→ **SELECTED EXTRACT**:
The objective of this study is to analyze the responses to the action/state orientation surveys administered to freshman and junior students in engineering and psychology majors and explore the individual survey responses as potential predictors of the students’ academic performance using statistical methods including machine learning algorithms and related data analytics.

The datasets used (so far) for this objective include students in the following cohorts:
- Spring 2021 Cohort (1) – Electrical Engineering Juniors,
- Spring 2021 Cohort (2) – General Engineering Freshman,
- Spring 2021 Cohort (3) – Psychology Majors,
- Fall 2021 Cohort (1) – General Engineering Freshman, and,
- Fall 2021 Cohort (2) – Psychology Majors.

In addition to the direct responses, we also generated functions to represent features and attributes for each response, such as efficacy, habits, hesitation, preoccupancy, volatility, engagements in curricular and extracurricular activities.

→ **EXERCISES**:
1/ Summarize the survey study description in two sentences.
2/ Recast the entries from their start through the line containing "the building at point 501,407 →", inclusive, as a JSON list of strings with one string per line and blank lines omitted. Leave the pictures out.

→ **DATASET ENTRIES**:
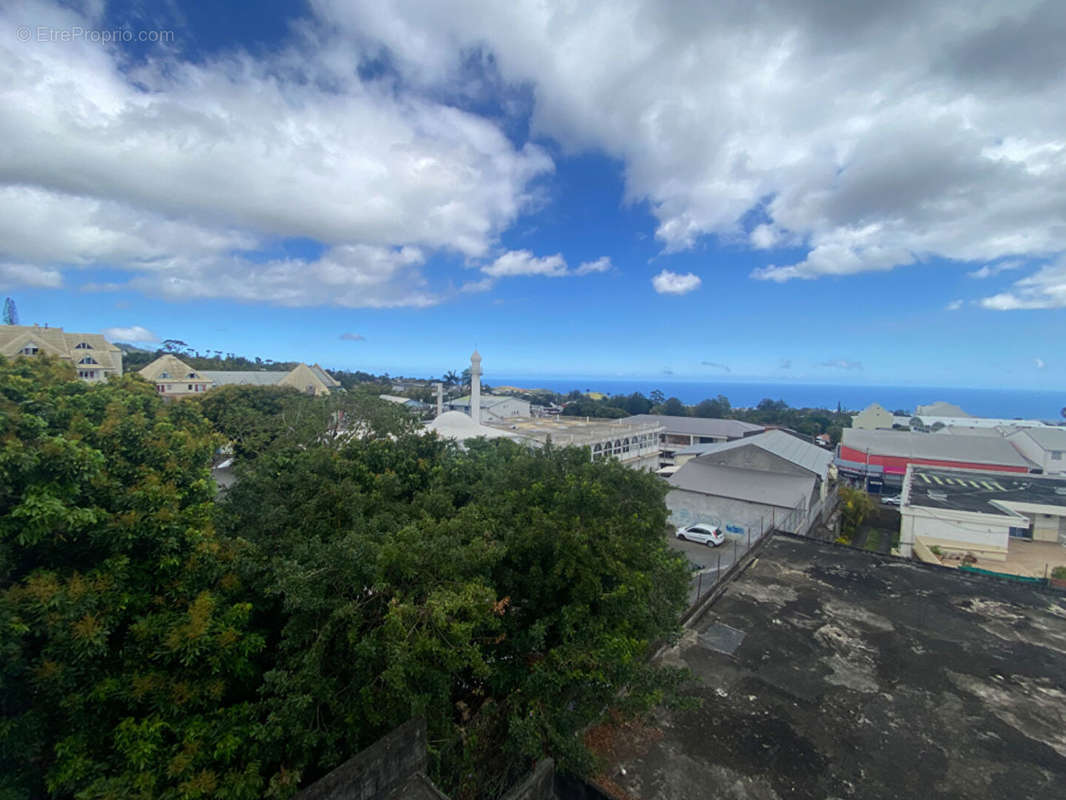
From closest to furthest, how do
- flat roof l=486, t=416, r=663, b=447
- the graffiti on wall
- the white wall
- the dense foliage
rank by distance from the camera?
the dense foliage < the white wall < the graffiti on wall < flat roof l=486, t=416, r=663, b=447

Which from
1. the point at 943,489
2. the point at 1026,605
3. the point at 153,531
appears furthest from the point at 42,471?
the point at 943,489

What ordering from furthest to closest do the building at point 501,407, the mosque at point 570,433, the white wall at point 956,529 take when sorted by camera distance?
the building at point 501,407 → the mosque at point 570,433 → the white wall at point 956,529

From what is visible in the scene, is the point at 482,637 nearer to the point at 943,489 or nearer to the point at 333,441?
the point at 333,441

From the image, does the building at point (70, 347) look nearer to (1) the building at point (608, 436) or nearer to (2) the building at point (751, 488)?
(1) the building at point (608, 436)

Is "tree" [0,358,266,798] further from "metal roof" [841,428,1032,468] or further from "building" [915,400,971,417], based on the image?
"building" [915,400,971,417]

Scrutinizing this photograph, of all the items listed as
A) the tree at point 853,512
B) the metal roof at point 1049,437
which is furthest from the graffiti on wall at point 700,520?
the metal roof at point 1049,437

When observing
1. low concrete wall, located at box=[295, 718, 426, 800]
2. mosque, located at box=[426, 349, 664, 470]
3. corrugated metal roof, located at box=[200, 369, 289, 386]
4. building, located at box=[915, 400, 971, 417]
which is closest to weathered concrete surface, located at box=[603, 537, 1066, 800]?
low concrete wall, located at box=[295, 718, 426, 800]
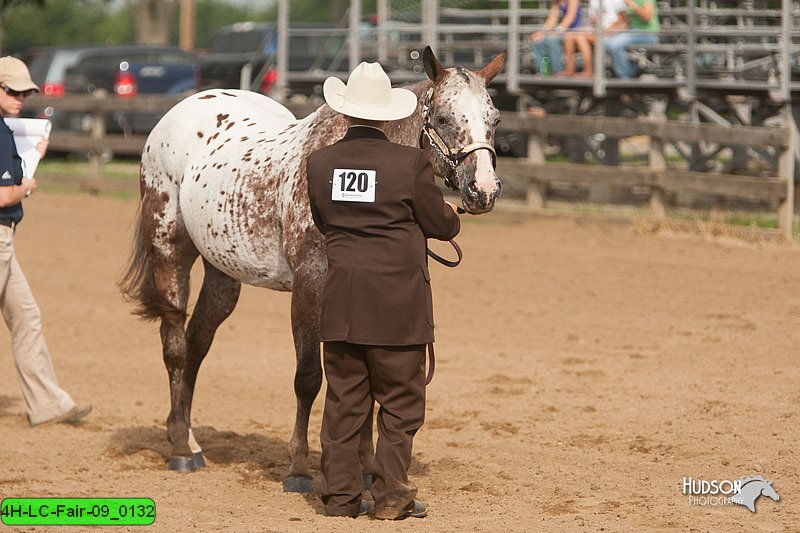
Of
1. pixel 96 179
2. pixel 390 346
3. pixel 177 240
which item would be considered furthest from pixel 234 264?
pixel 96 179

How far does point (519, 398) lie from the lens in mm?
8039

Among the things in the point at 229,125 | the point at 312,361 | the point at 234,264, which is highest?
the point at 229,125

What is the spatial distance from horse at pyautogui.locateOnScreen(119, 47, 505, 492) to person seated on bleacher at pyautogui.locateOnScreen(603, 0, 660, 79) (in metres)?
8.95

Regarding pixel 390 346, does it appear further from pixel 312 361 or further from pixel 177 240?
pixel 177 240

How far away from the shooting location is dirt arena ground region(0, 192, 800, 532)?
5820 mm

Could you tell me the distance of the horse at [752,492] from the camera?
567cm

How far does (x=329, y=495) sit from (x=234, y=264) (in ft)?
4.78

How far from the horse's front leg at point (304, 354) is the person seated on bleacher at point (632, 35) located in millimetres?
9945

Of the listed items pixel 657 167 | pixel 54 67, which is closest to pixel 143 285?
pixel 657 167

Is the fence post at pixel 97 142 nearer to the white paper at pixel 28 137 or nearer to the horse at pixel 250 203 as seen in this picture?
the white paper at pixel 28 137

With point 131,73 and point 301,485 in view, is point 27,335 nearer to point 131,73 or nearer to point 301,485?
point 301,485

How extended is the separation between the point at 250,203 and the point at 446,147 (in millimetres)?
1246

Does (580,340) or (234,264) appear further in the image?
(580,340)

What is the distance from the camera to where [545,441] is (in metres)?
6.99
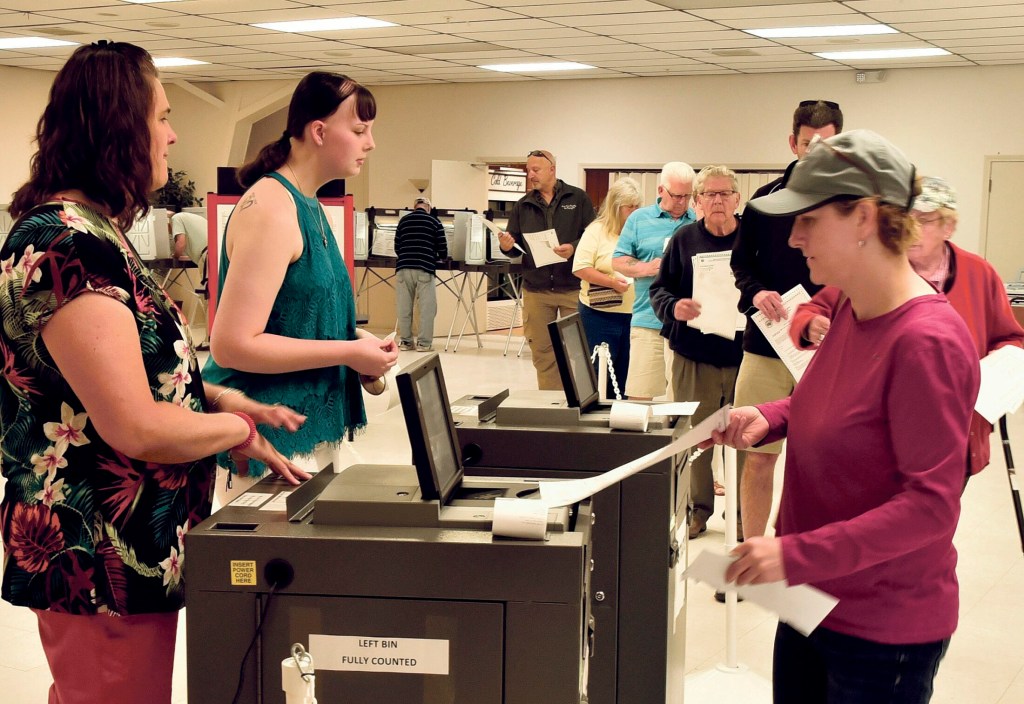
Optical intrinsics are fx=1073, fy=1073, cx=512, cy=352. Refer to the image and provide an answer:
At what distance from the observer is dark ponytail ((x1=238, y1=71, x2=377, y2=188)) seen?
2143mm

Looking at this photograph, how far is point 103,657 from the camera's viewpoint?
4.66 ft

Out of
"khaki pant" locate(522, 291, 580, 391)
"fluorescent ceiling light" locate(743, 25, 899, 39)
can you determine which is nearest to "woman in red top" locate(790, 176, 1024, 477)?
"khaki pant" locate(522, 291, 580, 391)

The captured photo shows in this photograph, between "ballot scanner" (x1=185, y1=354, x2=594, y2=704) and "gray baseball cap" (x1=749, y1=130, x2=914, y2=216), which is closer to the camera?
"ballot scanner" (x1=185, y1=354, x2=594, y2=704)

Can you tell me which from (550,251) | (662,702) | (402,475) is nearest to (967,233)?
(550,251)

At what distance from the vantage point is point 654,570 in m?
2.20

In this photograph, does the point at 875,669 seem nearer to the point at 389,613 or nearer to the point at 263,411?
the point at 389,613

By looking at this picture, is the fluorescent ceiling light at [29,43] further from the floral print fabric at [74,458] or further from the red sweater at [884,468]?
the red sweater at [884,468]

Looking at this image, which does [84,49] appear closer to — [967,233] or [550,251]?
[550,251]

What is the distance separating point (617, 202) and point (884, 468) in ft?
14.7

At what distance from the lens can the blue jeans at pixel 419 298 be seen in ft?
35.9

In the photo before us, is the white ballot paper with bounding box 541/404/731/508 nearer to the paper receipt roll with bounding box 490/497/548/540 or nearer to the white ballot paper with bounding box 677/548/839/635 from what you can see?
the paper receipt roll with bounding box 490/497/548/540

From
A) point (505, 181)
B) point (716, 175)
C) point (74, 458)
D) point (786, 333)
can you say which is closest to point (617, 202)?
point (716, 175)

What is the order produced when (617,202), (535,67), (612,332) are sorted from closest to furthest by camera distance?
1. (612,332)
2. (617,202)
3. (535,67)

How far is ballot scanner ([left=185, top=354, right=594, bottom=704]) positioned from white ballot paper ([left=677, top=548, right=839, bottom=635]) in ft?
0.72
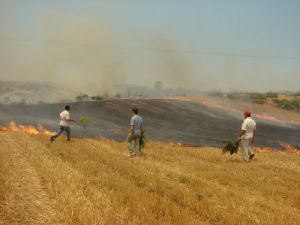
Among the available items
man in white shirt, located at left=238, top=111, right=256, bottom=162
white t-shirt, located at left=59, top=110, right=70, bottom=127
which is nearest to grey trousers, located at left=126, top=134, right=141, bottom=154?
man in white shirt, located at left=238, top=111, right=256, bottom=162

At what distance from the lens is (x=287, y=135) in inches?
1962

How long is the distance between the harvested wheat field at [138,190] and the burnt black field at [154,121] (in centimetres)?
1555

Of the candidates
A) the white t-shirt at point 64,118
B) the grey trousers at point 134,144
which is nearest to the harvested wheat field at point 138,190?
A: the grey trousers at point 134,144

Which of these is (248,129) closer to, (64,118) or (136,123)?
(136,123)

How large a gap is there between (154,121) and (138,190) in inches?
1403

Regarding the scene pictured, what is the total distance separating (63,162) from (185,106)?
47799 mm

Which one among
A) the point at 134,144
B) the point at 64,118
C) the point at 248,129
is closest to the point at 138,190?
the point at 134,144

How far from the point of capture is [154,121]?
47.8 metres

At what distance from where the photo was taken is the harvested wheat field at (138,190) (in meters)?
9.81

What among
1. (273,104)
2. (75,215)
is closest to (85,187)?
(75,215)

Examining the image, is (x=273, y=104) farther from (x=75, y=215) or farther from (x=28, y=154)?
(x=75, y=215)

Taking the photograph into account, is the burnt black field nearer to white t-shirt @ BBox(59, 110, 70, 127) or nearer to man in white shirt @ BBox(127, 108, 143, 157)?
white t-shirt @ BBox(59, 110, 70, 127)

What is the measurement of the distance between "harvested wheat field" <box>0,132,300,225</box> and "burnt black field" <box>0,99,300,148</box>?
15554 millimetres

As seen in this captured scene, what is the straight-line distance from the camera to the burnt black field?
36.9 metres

→ **THE REPLIES**:
1/ The study analyzes action/state orientation survey responses from freshman and junior students in engineering and psychology majors and explores those responses as potential predictors of academic performance, using statistical methods that include machine learning algorithms and related data analytics. Its datasets so far cover three Spring 2021 cohorts and two Fall 2021 cohorts, and the researchers also generated functions that represent features of each response, such as efficacy, habits, hesitation, preoccupancy, volatility, and engagement in curricular and extracurricular activities.

2/
[
  "From closest to furthest, how do",
  "- flat roof l=486, t=416, r=663, b=447",
  "- the graffiti on wall",
  "- the white wall",
  "- the dense foliage",
  "rank by distance from the camera?",
  "the dense foliage < the white wall < the graffiti on wall < flat roof l=486, t=416, r=663, b=447",
  "Which from",
  "1. the point at 943,489",
  "2. the point at 1026,605",
  "3. the point at 153,531",
  "appears furthest from the point at 42,471?",
  "the point at 943,489",
  "What ordering from furthest to closest do the building at point 501,407, the mosque at point 570,433, the white wall at point 956,529 take when sorted by camera distance?",
  "the building at point 501,407 → the mosque at point 570,433 → the white wall at point 956,529"
]